# Consignes
1. Recopiez fidèlement le passage de l'extrait qui va de « Texte intégral » jusqu'à « plus à démontrer. » inclus.
2. D'après l'extrait, quel texte constitue le cadre législatif actuel ?
3. Indiquez si chacune de ces affirmations concorde avec l'extrait, en répondant par oui ou non et en citant les mots décisifs : (a) l'obligation d'aménager une aire d'accueil concerne les communes de plus de 5 000 habitants ; (b) la moitié des départements disposent d'un schéma approuvé ; (c) l'article 28 provient d'un projet du Gouvernement.

Texte intégral
Monsieur le Président,
Mesdames, et Messieurs les Députés,
Votre Assemblée va examiner, en 2ème lecture, un texte pour lequel l'objectif du Gouvernement est qu'il apporte des réponses efficaces et équilibrées à des problèmes dont l'acuité n'est plus à démontrer.
Des tensions fréquentes
Les tensions liées à l'accueil des gens du voyage itinérants (qu'ils soient itinérants toute l'année, ou quelques mois par an seulement) sont en effet nombreuses et parfois vives. Vous les connaissez comme moi, et nous en avons déjà débattu.
Cette situation donne tout son sens à la volonté du gouvernement de permettre une cohabitation harmonieuse de toutes les composantes de la population. Il nous faut pour cela permettre aux gens du voyage d'être accueillis dans des conditions dignes.
Bilan du cadre législatif actuel
Ceci implique d'enrichir, dans une démarche d'équilibre et d'efficacité, le cadre législatif actuel, constitué par l'article 28 de la loi du 31 mai 1990, issu d'un amendement parlementaire et qui :
- institue un schéma départemental d'accueil des gens du voyage;
- crée l'obligation pour toute commune de plus de 5 000 habitants d'aménager une aire d'accueil;
- permet au maire d'une commune ayant fait une aire d'interdire par arrêté le stationnement des gens du voyage sur le reste du territoire communal.
Cet article 28 a permis des avancées, en particulier l'adoption d'un certain nombre de schémas départementaux et la réalisation de quelques milliers de places dans des aires d'accueil.
Ces avancées ne doivent pas dissimuler les importantes limites de la mise en uvre de ce cadre législatif :
- un tiers seulement des départements ont un schéma approuvé par le préfet et le président du conseil général.
- un quart seulement des 1 800 communes de plus de 5 000 habitants ont une aire. En conséquence, alors qu'il faudrait environ 30 000 places de caravanes, seules 10 000 existent, dont à peine un peu plus de 5 000 correspondent aux normes : il manque donc 25 000 places pour répondre aux besoins.

# Enregistrements
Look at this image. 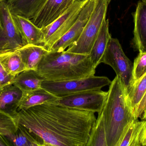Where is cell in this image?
I'll return each instance as SVG.
<instances>
[{
    "label": "cell",
    "instance_id": "6da1fadb",
    "mask_svg": "<svg viewBox=\"0 0 146 146\" xmlns=\"http://www.w3.org/2000/svg\"><path fill=\"white\" fill-rule=\"evenodd\" d=\"M44 146H86L95 113L46 103L18 112L15 117Z\"/></svg>",
    "mask_w": 146,
    "mask_h": 146
},
{
    "label": "cell",
    "instance_id": "7a4b0ae2",
    "mask_svg": "<svg viewBox=\"0 0 146 146\" xmlns=\"http://www.w3.org/2000/svg\"><path fill=\"white\" fill-rule=\"evenodd\" d=\"M102 112L107 146H119L125 130L135 117L127 89L120 77H115L110 85Z\"/></svg>",
    "mask_w": 146,
    "mask_h": 146
},
{
    "label": "cell",
    "instance_id": "3957f363",
    "mask_svg": "<svg viewBox=\"0 0 146 146\" xmlns=\"http://www.w3.org/2000/svg\"><path fill=\"white\" fill-rule=\"evenodd\" d=\"M36 71L47 81H64L93 76L96 69L89 55L63 51H49L42 58Z\"/></svg>",
    "mask_w": 146,
    "mask_h": 146
},
{
    "label": "cell",
    "instance_id": "277c9868",
    "mask_svg": "<svg viewBox=\"0 0 146 146\" xmlns=\"http://www.w3.org/2000/svg\"><path fill=\"white\" fill-rule=\"evenodd\" d=\"M111 0H97L95 7L78 40L68 48L66 51L89 55L100 29L106 20L107 9Z\"/></svg>",
    "mask_w": 146,
    "mask_h": 146
},
{
    "label": "cell",
    "instance_id": "5b68a950",
    "mask_svg": "<svg viewBox=\"0 0 146 146\" xmlns=\"http://www.w3.org/2000/svg\"><path fill=\"white\" fill-rule=\"evenodd\" d=\"M110 80L106 76L93 75L88 78L64 81H44L41 87L58 97L89 91L101 90L110 85Z\"/></svg>",
    "mask_w": 146,
    "mask_h": 146
},
{
    "label": "cell",
    "instance_id": "8992f818",
    "mask_svg": "<svg viewBox=\"0 0 146 146\" xmlns=\"http://www.w3.org/2000/svg\"><path fill=\"white\" fill-rule=\"evenodd\" d=\"M26 45L7 1H0V55L19 50Z\"/></svg>",
    "mask_w": 146,
    "mask_h": 146
},
{
    "label": "cell",
    "instance_id": "52a82bcc",
    "mask_svg": "<svg viewBox=\"0 0 146 146\" xmlns=\"http://www.w3.org/2000/svg\"><path fill=\"white\" fill-rule=\"evenodd\" d=\"M88 0H77L60 17L41 28L44 37V47L49 51L52 45L70 29Z\"/></svg>",
    "mask_w": 146,
    "mask_h": 146
},
{
    "label": "cell",
    "instance_id": "ba28073f",
    "mask_svg": "<svg viewBox=\"0 0 146 146\" xmlns=\"http://www.w3.org/2000/svg\"><path fill=\"white\" fill-rule=\"evenodd\" d=\"M107 95L108 91L101 89L89 90L60 97L50 103L98 114L103 110Z\"/></svg>",
    "mask_w": 146,
    "mask_h": 146
},
{
    "label": "cell",
    "instance_id": "9c48e42d",
    "mask_svg": "<svg viewBox=\"0 0 146 146\" xmlns=\"http://www.w3.org/2000/svg\"><path fill=\"white\" fill-rule=\"evenodd\" d=\"M102 63L114 69L127 90L133 83V64L125 55L117 39L111 38Z\"/></svg>",
    "mask_w": 146,
    "mask_h": 146
},
{
    "label": "cell",
    "instance_id": "30bf717a",
    "mask_svg": "<svg viewBox=\"0 0 146 146\" xmlns=\"http://www.w3.org/2000/svg\"><path fill=\"white\" fill-rule=\"evenodd\" d=\"M97 0H88L72 26L50 48L49 51H62L74 43L81 35L95 7Z\"/></svg>",
    "mask_w": 146,
    "mask_h": 146
},
{
    "label": "cell",
    "instance_id": "8fae6325",
    "mask_svg": "<svg viewBox=\"0 0 146 146\" xmlns=\"http://www.w3.org/2000/svg\"><path fill=\"white\" fill-rule=\"evenodd\" d=\"M77 0H47L36 14L31 19L40 28L51 24Z\"/></svg>",
    "mask_w": 146,
    "mask_h": 146
},
{
    "label": "cell",
    "instance_id": "7c38bea8",
    "mask_svg": "<svg viewBox=\"0 0 146 146\" xmlns=\"http://www.w3.org/2000/svg\"><path fill=\"white\" fill-rule=\"evenodd\" d=\"M133 43L139 52H146V0H140L134 13Z\"/></svg>",
    "mask_w": 146,
    "mask_h": 146
},
{
    "label": "cell",
    "instance_id": "4fadbf2b",
    "mask_svg": "<svg viewBox=\"0 0 146 146\" xmlns=\"http://www.w3.org/2000/svg\"><path fill=\"white\" fill-rule=\"evenodd\" d=\"M13 16L14 21L27 44L44 47V37L41 28L25 17L16 15H13Z\"/></svg>",
    "mask_w": 146,
    "mask_h": 146
},
{
    "label": "cell",
    "instance_id": "5bb4252c",
    "mask_svg": "<svg viewBox=\"0 0 146 146\" xmlns=\"http://www.w3.org/2000/svg\"><path fill=\"white\" fill-rule=\"evenodd\" d=\"M23 92L13 84L6 86L0 92V111L15 118Z\"/></svg>",
    "mask_w": 146,
    "mask_h": 146
},
{
    "label": "cell",
    "instance_id": "9a60e30c",
    "mask_svg": "<svg viewBox=\"0 0 146 146\" xmlns=\"http://www.w3.org/2000/svg\"><path fill=\"white\" fill-rule=\"evenodd\" d=\"M146 120L135 119L127 127L119 146H146Z\"/></svg>",
    "mask_w": 146,
    "mask_h": 146
},
{
    "label": "cell",
    "instance_id": "2e32d148",
    "mask_svg": "<svg viewBox=\"0 0 146 146\" xmlns=\"http://www.w3.org/2000/svg\"><path fill=\"white\" fill-rule=\"evenodd\" d=\"M111 37L109 31V21L107 19L104 22L89 54L92 65L95 69L102 63L106 50Z\"/></svg>",
    "mask_w": 146,
    "mask_h": 146
},
{
    "label": "cell",
    "instance_id": "e0dca14e",
    "mask_svg": "<svg viewBox=\"0 0 146 146\" xmlns=\"http://www.w3.org/2000/svg\"><path fill=\"white\" fill-rule=\"evenodd\" d=\"M47 0H7L8 6L13 15L31 19Z\"/></svg>",
    "mask_w": 146,
    "mask_h": 146
},
{
    "label": "cell",
    "instance_id": "ac0fdd59",
    "mask_svg": "<svg viewBox=\"0 0 146 146\" xmlns=\"http://www.w3.org/2000/svg\"><path fill=\"white\" fill-rule=\"evenodd\" d=\"M44 81L36 70L26 69L15 76L13 84L25 92L40 89Z\"/></svg>",
    "mask_w": 146,
    "mask_h": 146
},
{
    "label": "cell",
    "instance_id": "d6986e66",
    "mask_svg": "<svg viewBox=\"0 0 146 146\" xmlns=\"http://www.w3.org/2000/svg\"><path fill=\"white\" fill-rule=\"evenodd\" d=\"M58 98L49 92L41 87L40 89L23 92L19 105V110H25L46 103H51Z\"/></svg>",
    "mask_w": 146,
    "mask_h": 146
},
{
    "label": "cell",
    "instance_id": "ffe728a7",
    "mask_svg": "<svg viewBox=\"0 0 146 146\" xmlns=\"http://www.w3.org/2000/svg\"><path fill=\"white\" fill-rule=\"evenodd\" d=\"M26 69L36 70L42 58L48 51L43 46L28 44L19 50Z\"/></svg>",
    "mask_w": 146,
    "mask_h": 146
},
{
    "label": "cell",
    "instance_id": "44dd1931",
    "mask_svg": "<svg viewBox=\"0 0 146 146\" xmlns=\"http://www.w3.org/2000/svg\"><path fill=\"white\" fill-rule=\"evenodd\" d=\"M9 143L12 146H44L39 137L19 123Z\"/></svg>",
    "mask_w": 146,
    "mask_h": 146
},
{
    "label": "cell",
    "instance_id": "7402d4cb",
    "mask_svg": "<svg viewBox=\"0 0 146 146\" xmlns=\"http://www.w3.org/2000/svg\"><path fill=\"white\" fill-rule=\"evenodd\" d=\"M0 63L9 74L15 77L26 70L18 50L0 55Z\"/></svg>",
    "mask_w": 146,
    "mask_h": 146
},
{
    "label": "cell",
    "instance_id": "603a6c76",
    "mask_svg": "<svg viewBox=\"0 0 146 146\" xmlns=\"http://www.w3.org/2000/svg\"><path fill=\"white\" fill-rule=\"evenodd\" d=\"M98 115L91 129L86 146H107L103 113L101 111Z\"/></svg>",
    "mask_w": 146,
    "mask_h": 146
},
{
    "label": "cell",
    "instance_id": "cb8c5ba5",
    "mask_svg": "<svg viewBox=\"0 0 146 146\" xmlns=\"http://www.w3.org/2000/svg\"><path fill=\"white\" fill-rule=\"evenodd\" d=\"M127 91L131 105L135 114L146 93V73L139 79L135 81Z\"/></svg>",
    "mask_w": 146,
    "mask_h": 146
},
{
    "label": "cell",
    "instance_id": "d4e9b609",
    "mask_svg": "<svg viewBox=\"0 0 146 146\" xmlns=\"http://www.w3.org/2000/svg\"><path fill=\"white\" fill-rule=\"evenodd\" d=\"M18 125L15 118L0 111V134L9 142L17 130Z\"/></svg>",
    "mask_w": 146,
    "mask_h": 146
},
{
    "label": "cell",
    "instance_id": "484cf974",
    "mask_svg": "<svg viewBox=\"0 0 146 146\" xmlns=\"http://www.w3.org/2000/svg\"><path fill=\"white\" fill-rule=\"evenodd\" d=\"M146 73V52H139L133 65V78L136 80Z\"/></svg>",
    "mask_w": 146,
    "mask_h": 146
},
{
    "label": "cell",
    "instance_id": "4316f807",
    "mask_svg": "<svg viewBox=\"0 0 146 146\" xmlns=\"http://www.w3.org/2000/svg\"><path fill=\"white\" fill-rule=\"evenodd\" d=\"M15 77L9 74L0 63V92L6 86L13 84Z\"/></svg>",
    "mask_w": 146,
    "mask_h": 146
},
{
    "label": "cell",
    "instance_id": "83f0119b",
    "mask_svg": "<svg viewBox=\"0 0 146 146\" xmlns=\"http://www.w3.org/2000/svg\"><path fill=\"white\" fill-rule=\"evenodd\" d=\"M135 115L137 119L146 120V93L139 105Z\"/></svg>",
    "mask_w": 146,
    "mask_h": 146
},
{
    "label": "cell",
    "instance_id": "f1b7e54d",
    "mask_svg": "<svg viewBox=\"0 0 146 146\" xmlns=\"http://www.w3.org/2000/svg\"><path fill=\"white\" fill-rule=\"evenodd\" d=\"M0 146H10L9 142L1 134H0Z\"/></svg>",
    "mask_w": 146,
    "mask_h": 146
},
{
    "label": "cell",
    "instance_id": "f546056e",
    "mask_svg": "<svg viewBox=\"0 0 146 146\" xmlns=\"http://www.w3.org/2000/svg\"><path fill=\"white\" fill-rule=\"evenodd\" d=\"M145 133H146V125H145Z\"/></svg>",
    "mask_w": 146,
    "mask_h": 146
},
{
    "label": "cell",
    "instance_id": "4dcf8cb0",
    "mask_svg": "<svg viewBox=\"0 0 146 146\" xmlns=\"http://www.w3.org/2000/svg\"><path fill=\"white\" fill-rule=\"evenodd\" d=\"M3 1V0H0V1Z\"/></svg>",
    "mask_w": 146,
    "mask_h": 146
},
{
    "label": "cell",
    "instance_id": "1f68e13d",
    "mask_svg": "<svg viewBox=\"0 0 146 146\" xmlns=\"http://www.w3.org/2000/svg\"><path fill=\"white\" fill-rule=\"evenodd\" d=\"M5 1H6V0H5Z\"/></svg>",
    "mask_w": 146,
    "mask_h": 146
}]
</instances>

# Corrigé
1.
Texte intégral
Monsieur le Président,
Mesdames, et Messieurs les Députés,
Votre Assemblée va examiner, en 2ème lecture, un texte pour lequel l'objectif du Gouvernement est qu'il apporte des réponses efficaces et équilibrées à des problèmes dont l'acuité n'est plus à démontrer.

2. L'article 28 de la loi du 31 mai 1990.

3.
(a) Oui : « crée l'obligation pour toute commune de plus de 5 000 habitants d'aménager une aire d'accueil ».
(b) Non : « un tiers seulement des départements ont un schéma approuvé par le préfet et le président du conseil général ».
(c) Non : « issu d'un amendement parlementaire ».